SELECTED EXTRACT
Groups Call for Real Protection for Borrowers, Tells New Jersey Bankers Association and Big Banks to Call Off the Dogs

                                   

Groups Call for Real Protection for Borrowers, Tells New Jersey Bankers Association and Big Banks to Call Off the Dogs

 

Trenton, NJ -Community groups met in Trenton to call for an independent watchdog – a real watchdog with teeth – with a mandate to protect consumers from irresponsible, unethical and faulty financial products. President Obama called for Congress to create a Consumer Financial Protection Agency that will protect consumers from financial abuse as initially crafted by Elizabeth warren, chairwoman of the Congressional Oversight Panel created to oversee the banking bailouts.

 

New Jersey Citizen Action convened a press conference with a variety of grass roots organizations today to urge the New Jersey Congressional delegation to support the President’s proposal and to reject the efforts of big money Wall Street lobbyists that are actively opposing such an agency. 

 

“When you buy a microwave for your kitchen or a toy or pajamas for your child, you have the security of knowing that someone has checked to make sure those products are not going to explode. We need the same security when we sign on the bottom line for a loan or a credit card,” said Phyllis Salowe-Kaye, Executive Director of New Jersey Citizen Action. “For too long, the rules have been written and enforced for Wall Street, by Wall Street. Now Big Banks and trade associations are spending millions of dollars on a massive public relations and media campaign to keep things exactly the way they are. It’s time for the Big Banks and the New Jersey Bankers Association to call off the dogs and stop blocking real protection for ordinary Americans.”

 

 “A watchdog agency will most likely not eliminate bad loan products, but it will create incentives for lenders to sell better ones – ones we all can understand easily. A watchdog agency will put a magnifying glass to the fine print and translate the financial mumbo jumbo into dollars and sense” continued Salowe-Kaye.

 

The New Jersey Bankers Association opposes the creation of a Consumer Financial Protection Agency, calling it “overkill”. It would like to see the same agencies that failed to enforce the existing consumer protection laws stay in charge. “That just doesn’t make sense.

 

We need a single independent agency with real enforcement powers to protect consumers”, emphasized Salowe-Kaye.

 

“For the first time, lenders will be required to report race, gender and other data for small business loans, as they are currently required to do for home mortgage loans” said Richard Barber, Chairman of the Economic Empowerment Committee of NJ NAACP.  He continued that, “lenders will also be required to report data on their efforts to provide basic banking services through bank branches neighborhood by neighborhood.”

CHECK YOUR UNDERSTANDING
A. Can you transcribe the part of the consumer watchdog press release that opens with the words containing "Trenton, NJ -Community" and closes with "such an agency."?
B. Go on with the consumer watchdog press release, starting right after its final sentence.

MATERIAL SHOWN
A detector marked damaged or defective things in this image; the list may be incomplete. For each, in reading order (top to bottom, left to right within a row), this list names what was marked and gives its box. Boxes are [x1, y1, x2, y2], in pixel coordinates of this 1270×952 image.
--
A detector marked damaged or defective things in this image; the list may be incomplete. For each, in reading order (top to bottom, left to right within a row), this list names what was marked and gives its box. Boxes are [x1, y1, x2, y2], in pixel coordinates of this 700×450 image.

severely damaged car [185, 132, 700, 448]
---
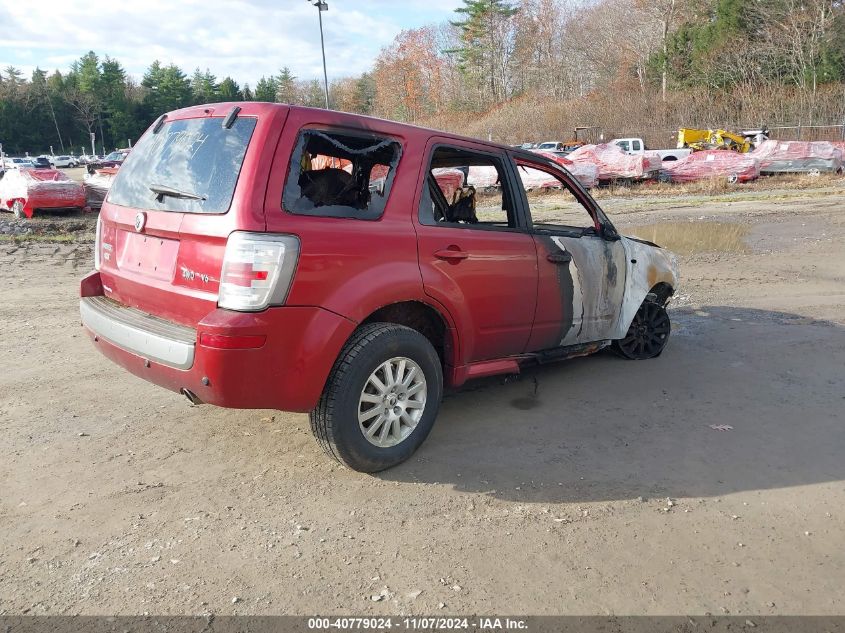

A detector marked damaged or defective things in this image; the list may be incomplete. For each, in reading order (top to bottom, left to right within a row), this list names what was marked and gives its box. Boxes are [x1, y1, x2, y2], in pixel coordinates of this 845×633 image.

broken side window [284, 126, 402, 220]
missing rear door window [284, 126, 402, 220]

TASK-BY-TASK OUTPUTS
A.
Trenton, NJ -Community groups met in Trenton to call for an independent watchdog – a real watchdog with teeth – with a mandate to protect consumers from irresponsible, unethical and faulty financial products. President Obama called for Congress to create a Consumer Financial Protection Agency that will protect consumers from financial abuse as initially crafted by Elizabeth warren, chairwoman of the Congressional Oversight Panel created to oversee the banking bailouts.

 

New Jersey Citizen Action convened a press conference with a variety of grass roots organizations today to urge the New Jersey Congressional delegation to support the President’s proposal and to reject the efforts of big money Wall Street lobbyists that are actively opposing such an agency.

B.
 

“Having a watchdog agency in place won’t absolve us from our responsibility of making good financial decisions, said, Fredrica Bey,  Executive Director, WISOMMM Inc. “What we will have is the information we need to make good decisions and that information will be given to us in print big enough to read, in language normal people can understand.”

 

“Instead of bringing consumers more competition and lower prices, deregulation of the financial industry has brought heartache and financial ruin to millions of Americans.  Financial institutions cannot be allowed to police themselves – the foreclosure nightmare is the most obvious result and the burgeoning credit card debt is another. Congress must adopt laws that prevent families from losing their homes and their lifesavings, as the Consumer Financial Protection Agency would help to do," said Staci Berger, director of policy and advocacy at the Housing and Community Development Network of NJ.

 

Jacob Koetsier, Advocate for NJ PIRG, urged our NJ congressional delegates not to be swayed by the 146 million that 6 trade associations have already spent on lobbying and campaign contributions in Washington, saying “The real reason these CEOs and bankers don’t want someone looking over their shoulder when they make sleazy loans and bad deals with working people is that they are worried that they would have to stop.”

 

“Unfortunately, the bill introduced into Congress on July 9th by Barney Frank, left the power to enforce the Community Reinvestment Act with the existing regulatory agencies, said Salowe-Kaye. “ Even so, I am hopeful that with the support of our NJ Congressional delegation the final bill will put those enforcement powers with the Consumer Financial Protection Agency as the President intended,” she stated.